The Securities and Exchange Board of India (SEBI) is currently evaluating a proposal that could significantly ease initial public offering (IPO) norms for large companies. As per a report by The Economic Times, the proposal under discussion would allow firms with a valuation exceeding ₹1 lakh crore to dilute just 2.5% of their equity, rather than the current mandatory 5%, while still raising a minimum of ₹7,500 crore through an IPO.
Presently, SEBI’s rules require such large companies to offer at least 5% of their equity in the public market and raise a minimum of ₹5,000 crore. If the proposed changes are approved, the equity dilution requirement will be halved, but the fundraising threshold will increase, allowing companies to collect more capital while releasing fewer shares to the public. The move is seen as a way to balance market demand with the capital-raising needs of large firms, especially in an environment of high valuations and evolving investor appetite.
This regulatory shift could directly benefit several high-profile firms preparing for public listing, including the National Stock Exchange (NSE), Reliance Jio Infocomm, PhonePe, and Flipkart. For instance, NSE is expected to go public in 2026 with a valuation exceeding $50 billion. Similarly, Reliance Jio, valued at over $150 billion, is a likely IPO candidate. Walmart-backed PhonePe and Flipkart are also gearing up for potential listings, possibly in the Indian market.
The proposal is being reviewed by a sub-group within SEBI’s primary market advisory committee. Sources familiar with the discussions suggest the panel is inclined to recommend the new rule, citing broad consensus among committee members that promoters should have the flexibility to dilute less equity in public offerings.
The rationale behind this move is to provide an exit path for early investors without exerting excessive pressure on the stock market or the company's share structure. According to a top investment banker, large firms often do not need a substantial influx of fresh capital, but they do need to provide liquidity to early backers. Conducting an IPO with a smaller equity dilution still gives retail and institutional investors access to high-quality companies while allowing the company to meet regulatory norms over time.

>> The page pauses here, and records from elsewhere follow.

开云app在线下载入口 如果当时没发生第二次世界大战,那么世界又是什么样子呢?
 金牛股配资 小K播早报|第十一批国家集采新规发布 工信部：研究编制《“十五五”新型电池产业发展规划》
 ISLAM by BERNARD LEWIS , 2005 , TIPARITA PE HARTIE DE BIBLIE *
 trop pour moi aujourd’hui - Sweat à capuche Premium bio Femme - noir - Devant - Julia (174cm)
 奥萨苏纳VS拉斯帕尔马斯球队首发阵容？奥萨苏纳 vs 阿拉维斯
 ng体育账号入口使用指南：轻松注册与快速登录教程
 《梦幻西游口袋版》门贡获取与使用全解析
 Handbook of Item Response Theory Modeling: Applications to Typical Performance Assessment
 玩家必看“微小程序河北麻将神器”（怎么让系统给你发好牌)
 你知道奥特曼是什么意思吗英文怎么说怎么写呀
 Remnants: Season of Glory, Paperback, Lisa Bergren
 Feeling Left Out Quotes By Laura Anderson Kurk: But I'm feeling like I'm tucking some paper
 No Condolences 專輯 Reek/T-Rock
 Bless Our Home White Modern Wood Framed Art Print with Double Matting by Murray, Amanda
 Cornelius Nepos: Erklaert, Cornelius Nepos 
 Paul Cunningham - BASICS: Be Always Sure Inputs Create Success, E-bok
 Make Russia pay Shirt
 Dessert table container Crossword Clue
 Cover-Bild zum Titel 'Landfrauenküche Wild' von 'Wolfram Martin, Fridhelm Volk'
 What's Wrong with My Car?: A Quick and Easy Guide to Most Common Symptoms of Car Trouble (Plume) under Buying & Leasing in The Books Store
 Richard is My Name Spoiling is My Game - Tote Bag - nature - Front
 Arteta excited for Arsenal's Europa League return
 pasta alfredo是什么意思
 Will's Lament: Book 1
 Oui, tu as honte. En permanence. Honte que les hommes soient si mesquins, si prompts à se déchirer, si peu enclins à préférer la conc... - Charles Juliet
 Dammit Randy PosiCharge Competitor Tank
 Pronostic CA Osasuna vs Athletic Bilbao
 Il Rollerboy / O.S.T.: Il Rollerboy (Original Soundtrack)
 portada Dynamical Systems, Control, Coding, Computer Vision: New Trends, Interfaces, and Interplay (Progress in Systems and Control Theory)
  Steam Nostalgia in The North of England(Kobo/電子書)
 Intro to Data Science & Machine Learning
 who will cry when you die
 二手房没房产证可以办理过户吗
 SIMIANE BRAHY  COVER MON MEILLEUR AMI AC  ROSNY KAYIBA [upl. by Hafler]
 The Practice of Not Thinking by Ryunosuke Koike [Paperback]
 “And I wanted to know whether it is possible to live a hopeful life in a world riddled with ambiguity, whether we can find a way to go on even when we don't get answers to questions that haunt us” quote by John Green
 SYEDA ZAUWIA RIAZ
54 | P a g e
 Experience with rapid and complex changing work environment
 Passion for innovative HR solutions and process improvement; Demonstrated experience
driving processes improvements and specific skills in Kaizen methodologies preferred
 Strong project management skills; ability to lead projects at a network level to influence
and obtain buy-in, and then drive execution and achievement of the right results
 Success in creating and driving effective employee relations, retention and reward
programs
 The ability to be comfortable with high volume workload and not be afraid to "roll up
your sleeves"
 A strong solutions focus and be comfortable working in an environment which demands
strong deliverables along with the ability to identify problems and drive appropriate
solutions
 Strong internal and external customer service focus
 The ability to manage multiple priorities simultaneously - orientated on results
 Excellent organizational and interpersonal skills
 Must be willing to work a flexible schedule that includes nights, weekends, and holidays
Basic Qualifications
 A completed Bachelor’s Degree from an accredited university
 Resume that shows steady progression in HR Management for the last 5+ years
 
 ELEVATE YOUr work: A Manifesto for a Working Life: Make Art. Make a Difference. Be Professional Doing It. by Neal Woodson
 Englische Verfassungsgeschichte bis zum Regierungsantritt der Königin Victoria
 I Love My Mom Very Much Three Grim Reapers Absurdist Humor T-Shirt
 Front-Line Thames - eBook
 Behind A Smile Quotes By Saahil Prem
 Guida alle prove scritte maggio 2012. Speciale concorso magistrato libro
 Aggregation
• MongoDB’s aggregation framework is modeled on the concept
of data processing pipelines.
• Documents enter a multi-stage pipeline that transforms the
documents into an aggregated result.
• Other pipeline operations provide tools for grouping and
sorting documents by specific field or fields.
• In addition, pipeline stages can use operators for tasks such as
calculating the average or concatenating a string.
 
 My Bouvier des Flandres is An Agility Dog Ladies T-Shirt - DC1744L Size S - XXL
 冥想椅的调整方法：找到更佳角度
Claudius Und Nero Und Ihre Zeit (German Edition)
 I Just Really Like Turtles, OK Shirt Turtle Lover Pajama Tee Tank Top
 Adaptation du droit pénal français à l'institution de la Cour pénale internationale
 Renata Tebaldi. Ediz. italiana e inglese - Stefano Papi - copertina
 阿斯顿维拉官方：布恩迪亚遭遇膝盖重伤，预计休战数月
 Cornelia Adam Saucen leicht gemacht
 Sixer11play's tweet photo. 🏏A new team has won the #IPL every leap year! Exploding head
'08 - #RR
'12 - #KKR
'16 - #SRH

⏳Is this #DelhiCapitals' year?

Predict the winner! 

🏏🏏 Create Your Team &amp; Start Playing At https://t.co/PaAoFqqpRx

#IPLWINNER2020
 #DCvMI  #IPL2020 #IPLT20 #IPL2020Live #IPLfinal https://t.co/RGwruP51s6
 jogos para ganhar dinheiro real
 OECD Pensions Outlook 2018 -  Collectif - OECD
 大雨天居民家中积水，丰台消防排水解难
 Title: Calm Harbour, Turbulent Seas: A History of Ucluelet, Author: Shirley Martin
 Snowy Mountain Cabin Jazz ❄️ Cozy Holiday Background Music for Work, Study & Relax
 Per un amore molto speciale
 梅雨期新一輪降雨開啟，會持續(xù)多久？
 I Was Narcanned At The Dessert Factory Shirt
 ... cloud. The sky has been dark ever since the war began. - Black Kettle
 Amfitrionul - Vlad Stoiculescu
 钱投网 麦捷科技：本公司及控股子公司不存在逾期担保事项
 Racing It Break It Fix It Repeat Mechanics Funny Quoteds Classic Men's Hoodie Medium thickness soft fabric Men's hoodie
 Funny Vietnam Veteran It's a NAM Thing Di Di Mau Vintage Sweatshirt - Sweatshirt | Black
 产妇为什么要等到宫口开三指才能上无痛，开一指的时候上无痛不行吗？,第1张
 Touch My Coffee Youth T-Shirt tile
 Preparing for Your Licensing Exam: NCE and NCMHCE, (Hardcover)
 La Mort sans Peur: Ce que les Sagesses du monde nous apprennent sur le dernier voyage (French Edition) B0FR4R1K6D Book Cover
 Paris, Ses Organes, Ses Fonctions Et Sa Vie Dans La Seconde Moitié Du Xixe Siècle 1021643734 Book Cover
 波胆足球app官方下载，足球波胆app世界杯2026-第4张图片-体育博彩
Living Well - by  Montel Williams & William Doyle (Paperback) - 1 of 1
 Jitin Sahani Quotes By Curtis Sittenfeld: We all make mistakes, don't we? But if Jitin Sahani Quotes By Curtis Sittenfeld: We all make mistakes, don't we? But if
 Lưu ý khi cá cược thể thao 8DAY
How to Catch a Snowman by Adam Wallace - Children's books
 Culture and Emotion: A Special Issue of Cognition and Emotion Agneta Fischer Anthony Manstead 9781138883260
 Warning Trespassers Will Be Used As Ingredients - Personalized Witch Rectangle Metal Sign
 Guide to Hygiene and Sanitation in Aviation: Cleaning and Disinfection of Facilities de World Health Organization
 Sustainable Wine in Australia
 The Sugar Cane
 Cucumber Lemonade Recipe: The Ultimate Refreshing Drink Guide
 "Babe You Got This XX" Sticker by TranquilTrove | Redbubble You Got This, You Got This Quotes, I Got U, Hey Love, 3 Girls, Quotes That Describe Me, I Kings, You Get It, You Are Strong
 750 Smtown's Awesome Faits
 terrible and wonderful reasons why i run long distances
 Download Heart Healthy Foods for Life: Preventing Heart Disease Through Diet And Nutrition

SEBI has allowed similar exceptions in the past. A notable example was the IPO of Life Insurance Corporation (LIC) in 2022. Although the general rule required a 5% equity float, the government was permitted to offload only 3.5% of LIC’s shares. LIC, with a valuation of ₹6 lakh crore, managed to raise ₹21,000 crore through the offering. Additionally, SEBI had allowed LIC to bypass the standard lock-in period for anchor investors, indicating its willingness to adapt rules for large and strategic IPOs.
Challenges faced by promoters when launching massive IPOs include difficulties in generating sufficient demand and potential disruption of market liquidity. Large issues may absorb too much capital from the market, causing imbalances. The revised rules could ease these concerns by allowing for more manageable offerings.
Several large IPOs over the past year have demonstrated the scale of capital raised: Hyundai Motors raised ₹27,000 crore, Swiggy raised over ₹11,300 crore, NTPC Green secured ₹10,000 crore, and HDB Financial Services raised ₹12,500 crore just last month. For any IPO exceeding ₹10,000 crore, direct approval from the SEBI chairman is required.
In conclusion, if implemented, SEBI’s proposed relaxation could facilitate more flexible and efficient listings for large companies, aligning public market requirements with capital needs and investor expectations, while easing the burden on both promoters and the financial markets.